▸ **Action item**
Continue the news report on rapes by Gadhafi's forces in Libya, beginning after its final sentence.

▸ **Document extract**
--
Hundreds of women report rapes by Gadhafi forces

June 17th, 2011 by Oman Views




BENGHAZI, Libya – At first, the responses to the questionnaire about the trauma of the war in Libya were predictable, if tragic: 10,000 people suffering post-traumatic stress, 4,000 children with psychological problems. Then came the unexpected: 259 women said they had been raped by militiamen loyal to Moammar Gadhafi.

Dr. Seham Sergewa had been working with children traumatized by the fighting in Libya but soon found herself being approached by troubled mothers who felt they could trust her with their dark secret.

The first victim came forward two months ago, followed by two more. All were mothers of children the London-trained child psychologist was treating, and all described how they were raped by militiamen fighting to keep Gadhafi in power.

Sergewa decided to add a question about rape to the survey she was distributing to Libyans living in refugee camps after being driven from their homes. The main purpose was to try to determine how children were faring in the war; she suspected many were suffering from PTSD.

To her surprise, 259 women came forward with accounts of rape. They all said the same thing.

“I was really surprised when I started visiting these areas, first by the number of people suffering from PTSD, including the large number of children among them, and then by the number of women who had been raped from both the east and west of the country,” Sergewa said in an interview with The Associated Press.

Rape has been a common weapon of war throughout the ages, most recently in conflicts from the Balkans in Europe to Sri Lanka in Asia and in sub-Saharan Africa, where Congo has been described as the epicenter of sexual crimes.

Across the world, rape carries a stigma. But it can be a deadly one in conservative Muslim societies like Libya, where rape is considered a stain on the honor of the entire family. Victims can be abandoned by their families and, in some cases, left in the desert to die. Speaking to a journalist is out of the question.

Sergewa’s questionnaire was distributed to 70,000 families and drew 59,000 responses.

“We found 10,000 people with PTSD, 4,000 children suffering psychological problems and 259 raped women,” she said, adding that she believes the number of rape victims is many times higher but that woman are afraid to report the attacks.

The women said they had been raped by Gadhafi’s militias in numerous cities and towns: Benghazi, Tobruk, Brega, Bayda and Ajdabiya (where the initial three mothers hail from) and Saloum in the east; and Misrata in the west.

Some just said they had been raped. Some did not sign their names; some just used their initials. But some felt compelled to share the horrific details of their ordeals on the back of the questionnaire.

Reading from the scribbled Arabic on the back of one survey, Sergewa described one woman’s attack in Misrata in March, while it was still occupied by Gadhafi’s forces.

“First they tied my husband up,” the woman wrote. “Then they raped me in front of my husband and my husband’s brother. Then they killed my husband.”

Another woman in Misrata said she was raped in front of her four children after Gadhafi fighters burned down her home.
--
▸ **Excerpted records**
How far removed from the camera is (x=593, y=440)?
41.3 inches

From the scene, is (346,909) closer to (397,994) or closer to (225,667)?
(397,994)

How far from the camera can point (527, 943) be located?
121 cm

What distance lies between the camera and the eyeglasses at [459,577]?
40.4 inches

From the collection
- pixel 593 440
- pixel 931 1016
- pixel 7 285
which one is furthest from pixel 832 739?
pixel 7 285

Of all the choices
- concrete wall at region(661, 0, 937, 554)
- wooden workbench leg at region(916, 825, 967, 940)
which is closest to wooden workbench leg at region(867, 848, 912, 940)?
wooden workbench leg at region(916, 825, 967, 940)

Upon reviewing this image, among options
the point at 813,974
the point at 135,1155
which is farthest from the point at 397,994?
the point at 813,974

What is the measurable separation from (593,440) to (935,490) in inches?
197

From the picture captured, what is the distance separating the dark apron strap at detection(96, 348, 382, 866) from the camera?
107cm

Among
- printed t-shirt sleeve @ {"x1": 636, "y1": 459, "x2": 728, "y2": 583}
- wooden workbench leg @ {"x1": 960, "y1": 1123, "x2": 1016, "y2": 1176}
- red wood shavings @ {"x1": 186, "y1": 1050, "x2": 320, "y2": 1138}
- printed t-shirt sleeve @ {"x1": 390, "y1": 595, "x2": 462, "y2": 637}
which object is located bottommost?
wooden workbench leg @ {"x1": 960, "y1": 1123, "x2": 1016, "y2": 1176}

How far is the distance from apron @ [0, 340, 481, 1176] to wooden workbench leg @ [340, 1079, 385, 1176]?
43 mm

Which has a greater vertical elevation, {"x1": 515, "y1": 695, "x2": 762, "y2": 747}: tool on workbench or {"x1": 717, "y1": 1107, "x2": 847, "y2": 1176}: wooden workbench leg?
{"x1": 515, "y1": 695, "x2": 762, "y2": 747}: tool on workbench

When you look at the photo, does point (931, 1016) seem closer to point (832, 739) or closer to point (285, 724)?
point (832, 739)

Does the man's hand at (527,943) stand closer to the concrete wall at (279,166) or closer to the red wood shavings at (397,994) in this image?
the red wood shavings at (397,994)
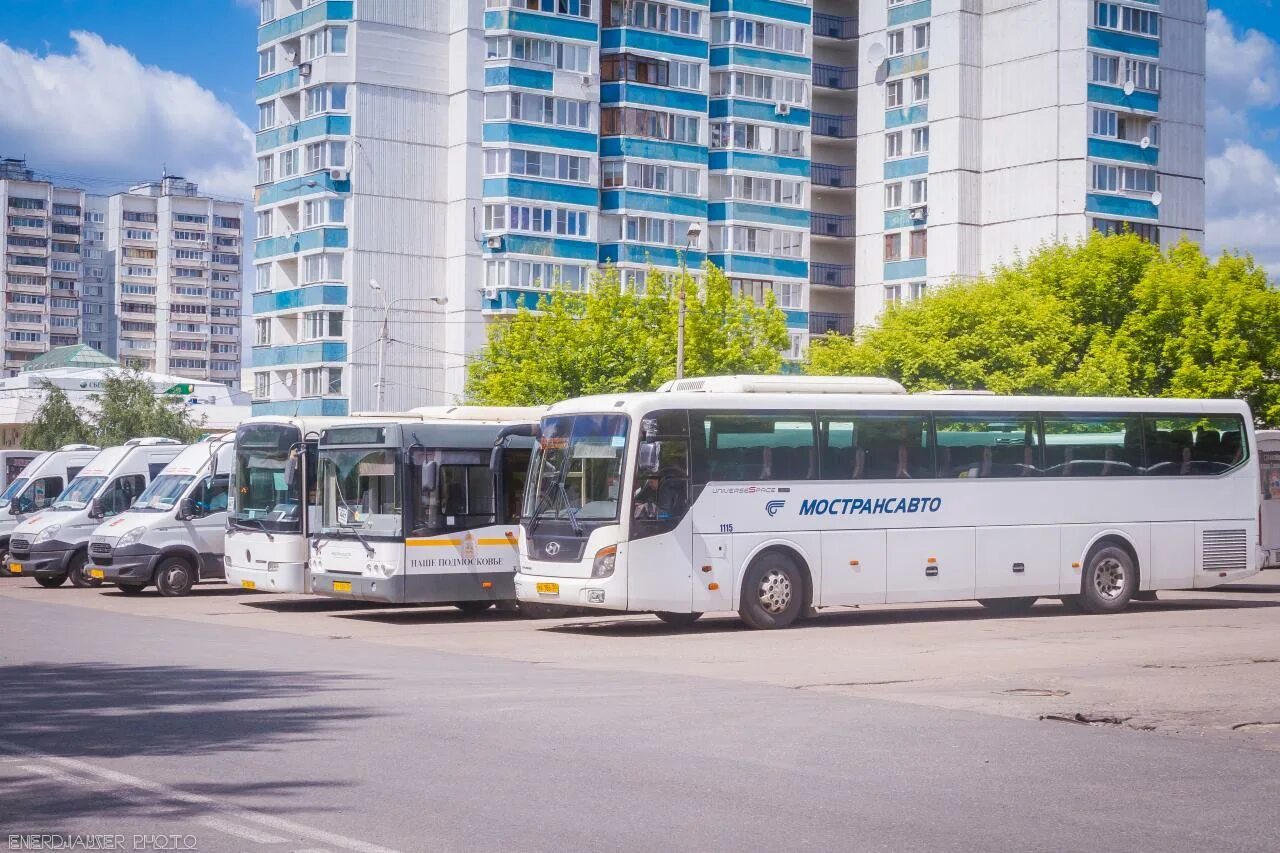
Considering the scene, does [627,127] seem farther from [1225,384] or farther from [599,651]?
[599,651]

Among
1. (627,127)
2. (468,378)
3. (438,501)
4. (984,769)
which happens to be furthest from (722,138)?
(984,769)

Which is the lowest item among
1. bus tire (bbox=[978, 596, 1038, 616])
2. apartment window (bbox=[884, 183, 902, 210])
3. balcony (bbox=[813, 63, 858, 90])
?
bus tire (bbox=[978, 596, 1038, 616])

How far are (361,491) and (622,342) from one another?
30583 millimetres

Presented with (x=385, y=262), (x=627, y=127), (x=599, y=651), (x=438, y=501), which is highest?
(x=627, y=127)

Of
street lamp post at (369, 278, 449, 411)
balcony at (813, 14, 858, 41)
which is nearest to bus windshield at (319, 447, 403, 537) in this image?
street lamp post at (369, 278, 449, 411)

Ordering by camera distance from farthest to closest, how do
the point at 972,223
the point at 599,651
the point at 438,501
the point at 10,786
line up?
the point at 972,223
the point at 438,501
the point at 599,651
the point at 10,786

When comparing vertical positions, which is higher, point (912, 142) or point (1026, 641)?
point (912, 142)

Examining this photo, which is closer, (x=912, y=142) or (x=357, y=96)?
(x=357, y=96)

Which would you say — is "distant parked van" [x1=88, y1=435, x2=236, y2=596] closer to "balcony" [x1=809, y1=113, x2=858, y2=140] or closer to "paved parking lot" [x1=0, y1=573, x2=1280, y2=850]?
"paved parking lot" [x1=0, y1=573, x2=1280, y2=850]

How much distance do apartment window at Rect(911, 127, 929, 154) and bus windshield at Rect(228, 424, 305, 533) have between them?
53.7 m

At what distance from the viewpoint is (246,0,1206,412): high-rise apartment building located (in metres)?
68.9

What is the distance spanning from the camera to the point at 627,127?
71688 millimetres

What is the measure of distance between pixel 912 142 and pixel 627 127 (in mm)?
13827

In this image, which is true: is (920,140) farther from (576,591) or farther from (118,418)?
(576,591)
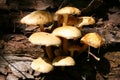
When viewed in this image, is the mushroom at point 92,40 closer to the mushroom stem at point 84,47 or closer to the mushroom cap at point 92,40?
the mushroom cap at point 92,40

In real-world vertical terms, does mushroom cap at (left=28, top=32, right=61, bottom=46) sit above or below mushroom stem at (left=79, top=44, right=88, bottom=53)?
above

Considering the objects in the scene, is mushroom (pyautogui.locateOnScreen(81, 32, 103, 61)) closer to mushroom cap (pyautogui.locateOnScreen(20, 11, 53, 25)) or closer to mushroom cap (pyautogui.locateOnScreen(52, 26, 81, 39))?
mushroom cap (pyautogui.locateOnScreen(52, 26, 81, 39))

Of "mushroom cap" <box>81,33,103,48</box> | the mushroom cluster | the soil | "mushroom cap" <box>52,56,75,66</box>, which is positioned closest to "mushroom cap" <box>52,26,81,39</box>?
the mushroom cluster

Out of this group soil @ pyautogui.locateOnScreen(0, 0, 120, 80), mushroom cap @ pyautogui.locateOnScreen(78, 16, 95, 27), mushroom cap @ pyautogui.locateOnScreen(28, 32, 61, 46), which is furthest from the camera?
soil @ pyautogui.locateOnScreen(0, 0, 120, 80)

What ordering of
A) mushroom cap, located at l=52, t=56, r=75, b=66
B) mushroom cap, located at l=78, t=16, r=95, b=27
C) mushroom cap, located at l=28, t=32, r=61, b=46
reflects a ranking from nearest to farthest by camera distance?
mushroom cap, located at l=28, t=32, r=61, b=46
mushroom cap, located at l=52, t=56, r=75, b=66
mushroom cap, located at l=78, t=16, r=95, b=27

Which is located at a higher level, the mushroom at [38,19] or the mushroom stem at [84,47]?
the mushroom at [38,19]

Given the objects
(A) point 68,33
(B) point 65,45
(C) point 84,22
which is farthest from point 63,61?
(C) point 84,22

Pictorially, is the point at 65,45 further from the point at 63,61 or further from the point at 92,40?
the point at 92,40

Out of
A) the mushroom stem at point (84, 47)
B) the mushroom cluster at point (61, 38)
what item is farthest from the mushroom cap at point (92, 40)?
the mushroom stem at point (84, 47)

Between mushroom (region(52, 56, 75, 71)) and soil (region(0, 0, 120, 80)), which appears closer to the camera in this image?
mushroom (region(52, 56, 75, 71))
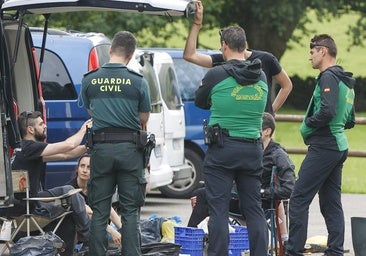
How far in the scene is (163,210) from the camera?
15.2 m

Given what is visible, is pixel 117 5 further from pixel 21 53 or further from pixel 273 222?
pixel 273 222

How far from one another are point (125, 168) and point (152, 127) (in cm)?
501

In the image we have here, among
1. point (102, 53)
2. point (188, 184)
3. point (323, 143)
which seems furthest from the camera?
point (188, 184)

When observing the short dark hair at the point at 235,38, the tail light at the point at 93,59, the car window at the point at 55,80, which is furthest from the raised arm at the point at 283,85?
the car window at the point at 55,80

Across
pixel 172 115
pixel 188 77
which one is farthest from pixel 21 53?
pixel 188 77

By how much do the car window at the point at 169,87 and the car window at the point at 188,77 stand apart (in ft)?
3.14

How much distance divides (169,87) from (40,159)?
6.08 metres

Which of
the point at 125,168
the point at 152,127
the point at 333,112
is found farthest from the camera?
the point at 152,127

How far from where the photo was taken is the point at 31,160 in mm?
9852

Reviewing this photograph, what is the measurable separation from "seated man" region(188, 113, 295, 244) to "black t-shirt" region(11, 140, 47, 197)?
1.53 m

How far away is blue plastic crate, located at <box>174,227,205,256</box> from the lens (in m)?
10.1

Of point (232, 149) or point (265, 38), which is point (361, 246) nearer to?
point (232, 149)

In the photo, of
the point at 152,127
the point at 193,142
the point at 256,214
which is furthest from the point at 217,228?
the point at 193,142

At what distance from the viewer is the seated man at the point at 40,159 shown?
9742mm
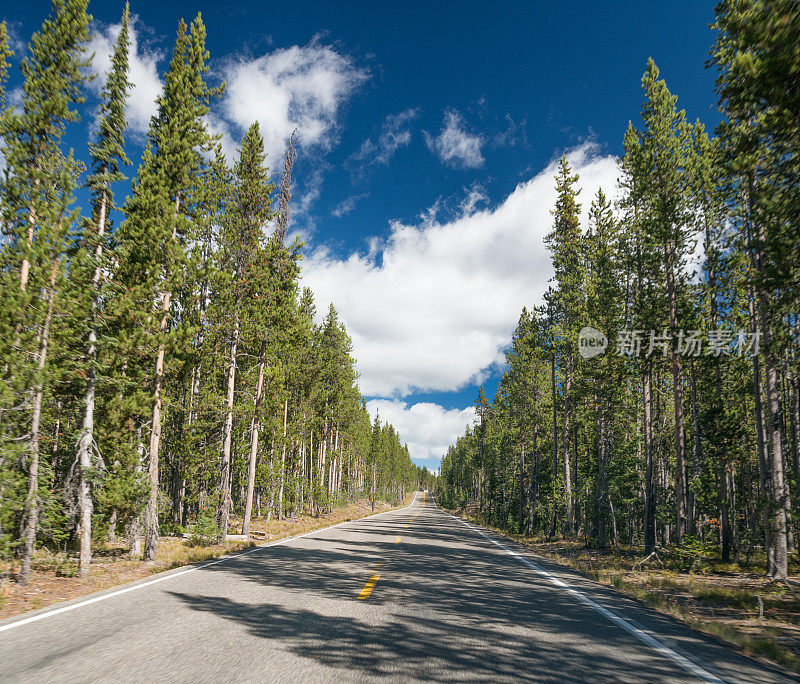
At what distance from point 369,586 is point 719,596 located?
7539 mm

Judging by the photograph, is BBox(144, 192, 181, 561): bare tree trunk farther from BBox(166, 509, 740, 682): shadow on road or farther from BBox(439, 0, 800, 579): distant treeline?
BBox(439, 0, 800, 579): distant treeline

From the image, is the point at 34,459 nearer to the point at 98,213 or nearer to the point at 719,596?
the point at 98,213

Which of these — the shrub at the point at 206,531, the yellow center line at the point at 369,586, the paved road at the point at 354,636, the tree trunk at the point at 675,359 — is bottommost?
the shrub at the point at 206,531

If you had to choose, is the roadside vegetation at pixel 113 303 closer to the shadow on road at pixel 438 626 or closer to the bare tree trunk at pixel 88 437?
the bare tree trunk at pixel 88 437

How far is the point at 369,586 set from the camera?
765 cm

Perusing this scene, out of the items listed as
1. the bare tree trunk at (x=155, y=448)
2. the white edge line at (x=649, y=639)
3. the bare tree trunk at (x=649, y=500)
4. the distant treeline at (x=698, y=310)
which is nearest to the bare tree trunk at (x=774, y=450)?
the distant treeline at (x=698, y=310)

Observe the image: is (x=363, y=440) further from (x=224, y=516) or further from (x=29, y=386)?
(x=29, y=386)

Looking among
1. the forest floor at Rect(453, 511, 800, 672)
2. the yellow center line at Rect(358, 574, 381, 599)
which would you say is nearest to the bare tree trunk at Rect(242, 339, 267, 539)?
the yellow center line at Rect(358, 574, 381, 599)

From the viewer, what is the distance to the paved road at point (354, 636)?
390 centimetres

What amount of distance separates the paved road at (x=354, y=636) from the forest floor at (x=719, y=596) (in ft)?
2.02

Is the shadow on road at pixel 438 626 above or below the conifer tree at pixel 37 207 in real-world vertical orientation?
below

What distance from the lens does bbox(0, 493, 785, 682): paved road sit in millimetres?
3896

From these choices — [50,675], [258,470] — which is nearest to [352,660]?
[50,675]

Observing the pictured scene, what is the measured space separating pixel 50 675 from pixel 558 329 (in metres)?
25.6
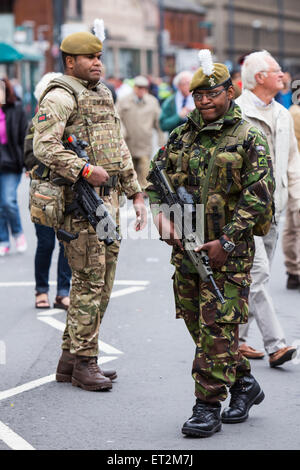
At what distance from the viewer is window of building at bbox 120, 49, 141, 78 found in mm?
82000

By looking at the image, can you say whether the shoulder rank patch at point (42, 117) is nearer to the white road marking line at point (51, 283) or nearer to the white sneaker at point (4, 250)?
the white road marking line at point (51, 283)

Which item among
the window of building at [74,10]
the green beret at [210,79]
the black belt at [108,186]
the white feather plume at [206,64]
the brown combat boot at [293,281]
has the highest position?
the window of building at [74,10]

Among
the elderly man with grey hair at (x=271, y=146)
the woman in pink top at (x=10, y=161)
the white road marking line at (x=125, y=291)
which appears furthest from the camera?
the woman in pink top at (x=10, y=161)

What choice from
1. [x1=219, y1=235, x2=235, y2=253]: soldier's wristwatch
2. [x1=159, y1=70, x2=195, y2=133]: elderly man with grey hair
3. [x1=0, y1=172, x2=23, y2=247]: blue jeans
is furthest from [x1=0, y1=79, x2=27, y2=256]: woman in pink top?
[x1=219, y1=235, x2=235, y2=253]: soldier's wristwatch

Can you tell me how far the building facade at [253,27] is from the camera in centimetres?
11562

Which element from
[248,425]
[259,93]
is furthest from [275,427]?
[259,93]

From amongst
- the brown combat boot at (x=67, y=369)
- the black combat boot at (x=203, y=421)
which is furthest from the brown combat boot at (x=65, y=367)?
the black combat boot at (x=203, y=421)

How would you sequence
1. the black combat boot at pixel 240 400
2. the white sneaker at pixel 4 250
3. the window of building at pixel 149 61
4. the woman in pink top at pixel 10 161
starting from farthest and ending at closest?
the window of building at pixel 149 61 → the white sneaker at pixel 4 250 → the woman in pink top at pixel 10 161 → the black combat boot at pixel 240 400

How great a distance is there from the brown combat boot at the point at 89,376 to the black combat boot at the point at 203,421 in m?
1.00

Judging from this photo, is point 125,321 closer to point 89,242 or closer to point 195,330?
point 89,242

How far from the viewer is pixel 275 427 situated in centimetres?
515

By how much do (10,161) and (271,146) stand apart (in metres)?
5.16

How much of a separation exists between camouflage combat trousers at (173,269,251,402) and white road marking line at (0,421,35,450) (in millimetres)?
863

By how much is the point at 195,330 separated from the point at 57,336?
245cm
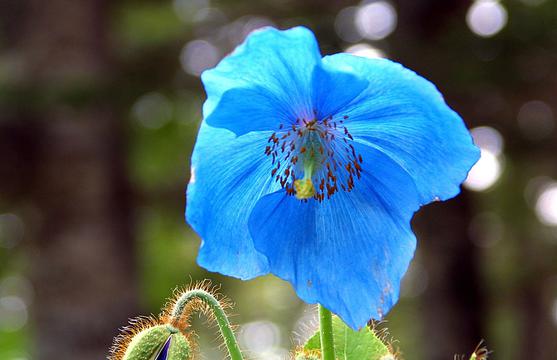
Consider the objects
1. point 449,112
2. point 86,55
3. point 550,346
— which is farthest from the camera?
point 550,346

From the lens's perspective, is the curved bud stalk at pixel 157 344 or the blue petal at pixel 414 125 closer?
the blue petal at pixel 414 125

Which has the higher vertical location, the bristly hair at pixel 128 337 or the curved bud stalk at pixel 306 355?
the bristly hair at pixel 128 337

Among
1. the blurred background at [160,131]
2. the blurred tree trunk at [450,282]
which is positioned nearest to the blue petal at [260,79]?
the blurred background at [160,131]

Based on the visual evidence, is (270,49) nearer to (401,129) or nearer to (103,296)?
(401,129)

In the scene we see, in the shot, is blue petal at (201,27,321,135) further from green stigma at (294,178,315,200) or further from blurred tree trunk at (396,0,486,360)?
blurred tree trunk at (396,0,486,360)

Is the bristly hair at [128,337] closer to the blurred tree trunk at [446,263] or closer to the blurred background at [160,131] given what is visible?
the blurred background at [160,131]

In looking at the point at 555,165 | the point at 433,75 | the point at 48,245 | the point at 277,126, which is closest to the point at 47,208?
the point at 48,245
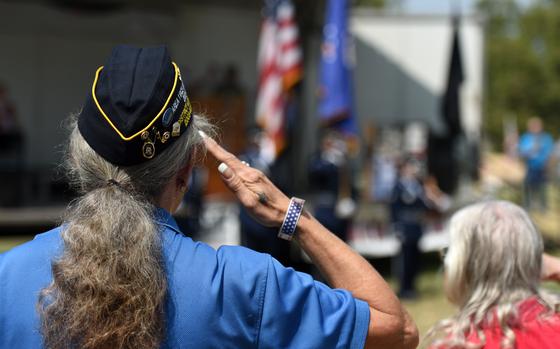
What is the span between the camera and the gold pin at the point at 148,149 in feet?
4.60

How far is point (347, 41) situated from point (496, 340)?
341 inches

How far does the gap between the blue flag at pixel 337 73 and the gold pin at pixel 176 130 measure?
856 cm

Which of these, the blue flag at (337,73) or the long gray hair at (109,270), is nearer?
the long gray hair at (109,270)

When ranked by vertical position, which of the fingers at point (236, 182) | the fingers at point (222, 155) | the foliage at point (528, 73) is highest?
the fingers at point (222, 155)

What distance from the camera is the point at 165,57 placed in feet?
4.81

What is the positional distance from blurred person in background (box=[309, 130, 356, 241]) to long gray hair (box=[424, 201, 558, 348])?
6.66 meters

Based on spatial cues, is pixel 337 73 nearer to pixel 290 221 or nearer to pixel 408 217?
pixel 408 217

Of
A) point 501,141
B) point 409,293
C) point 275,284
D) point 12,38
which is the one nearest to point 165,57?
point 275,284

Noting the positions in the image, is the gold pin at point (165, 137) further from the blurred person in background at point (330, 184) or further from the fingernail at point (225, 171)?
the blurred person in background at point (330, 184)

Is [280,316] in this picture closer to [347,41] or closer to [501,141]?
[347,41]

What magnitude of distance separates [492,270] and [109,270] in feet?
3.88

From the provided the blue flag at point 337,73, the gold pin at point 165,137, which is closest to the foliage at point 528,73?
the blue flag at point 337,73

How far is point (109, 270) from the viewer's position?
4.43 feet

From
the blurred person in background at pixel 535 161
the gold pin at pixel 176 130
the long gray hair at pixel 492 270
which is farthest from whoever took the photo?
the blurred person in background at pixel 535 161
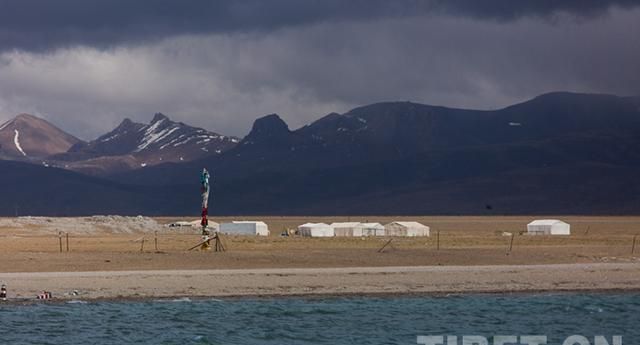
--
▸ **Reply**
“She ran away with her children and tried to escape to the port, but then they started shelling the port. In the chaos, she was separated from the children,” Sergewa said.

“She was distraught when I interviewed her, not knowing if her children were dead or alive. I wish I knew the end of her story, but I don’t know what happened to her.”

Doctors at hospitals in Benghazi, the rebel bastion, said they had heard of women being raped but had not treated any. The first international airstrikes on March 19 saved the city from falling into the hands of Gadhafi forces who were advancing in columns of tanks.

However, a doctor in Ajdabiya, 100 miles (150 kilometers) south of Benghazi, said he treated three women who said they were raped by Gadhafi fighters in March when the town was invaded.

“These women were terrified their families would find out – two were married, one was single,” Dr. Suleiman Refadi said. “They only came to me because they also were terrified that they may have been infected with the AIDS virus.” He said they had tested negative but doubted they would return for follow-up tests.

Gadhafi’s fighters were forced out of Ajdabiya weeks ago and the town now is largely deserted but for the rebels.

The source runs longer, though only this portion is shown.